WASHINGTON, D.C. – U.S. Sen. Lisa Murkowski, R-Alaska, today sent letters to Secretaries Salazar and Vilsack regarding actions by the Environmental Protection Agency (EPA) efforts to impose financial assurance requirements on hardrock mining operations.

“The EPA has repeatedly sought to duplicate or supplant the jurisdictional activities of other federal agencies and the states,” Murkowski said. “In this case, either the EPA has failed to look at the facts, agencies with existing programs have failed to provide those facts, or both.”
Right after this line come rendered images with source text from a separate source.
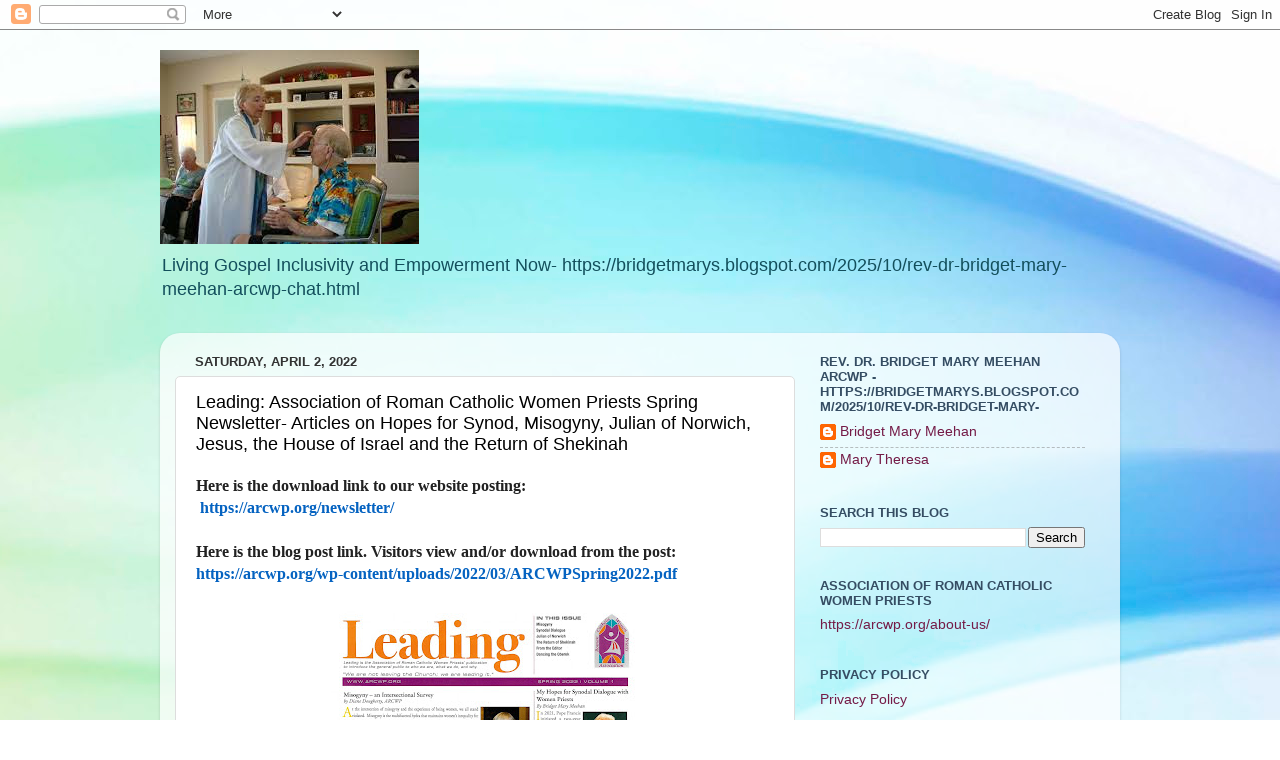

--- FILE ---
content_type: text/html; charset=UTF-8
request_url: http://bridgetmarys.blogspot.com/b/stats?style=BLACK_TRANSPARENT&timeRange=ALL_TIME&token=APq4FmD8ON0LMg_rDj3dJfBuYg6f3L7zsde4GoG4tFWD-iTnfZL5wnvAMFTAy-zo300vs8FFCgoKYxzvuMCFnCHDNxyassSlRg
body_size: 264
content:
{"total":5380497,"sparklineOptions":{"backgroundColor":{"fillOpacity":0.1,"fill":"#000000"},"series":[{"areaOpacity":0.3,"color":"#202020"}]},"sparklineData":[[0,9],[1,10],[2,6],[3,8],[4,9],[5,7],[6,9],[7,15],[8,22],[9,25],[10,25],[11,24],[12,30],[13,17],[14,23],[15,26],[16,22],[17,29],[18,47],[19,48],[20,33],[21,70],[22,100],[23,53],[24,38],[25,21],[26,81],[27,43],[28,78],[29,61]],"nextTickMs":26277}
The Bureau of Land Management and the U.S. Forest Service have required financial assurances for hardrock mines on federal lands since 1981 and 1974, respectively. In light of the statutory authorities and years of experience that those agencies already hold, Murkowski has sought the secretaries’ perspectives on whether EPA’s involvement is warranted.

“The EPA has a valuable role in protecting the environment, but responsible mining doesn’t mean no mining at all,” Murkowski said. “EPA’s involvement will decrease administrative flexibility, add significantly to the costs of doing business here and lead to even more minerals being produced overseas.”

In 2009, the EPA initiated a rulemaking under the Comprehensive Environmental Response, Compensation and Liability Act to establish financial assurance requirements for hardrock mines. EPA officials claim their involvement will ensure that taxpayers do not pay for environmental cleanups, but a robust set of laws and regulations are already in place to accomplish that task.

“Domestic minerals production creates jobs, increases our resource security and bolsters our economic well-being,” Murkowski said. “The burdens imposed on these projects must account for the major U.S. strategic interests at stake and preserve our ability to attract investment in a globally competitive sector of the economy.”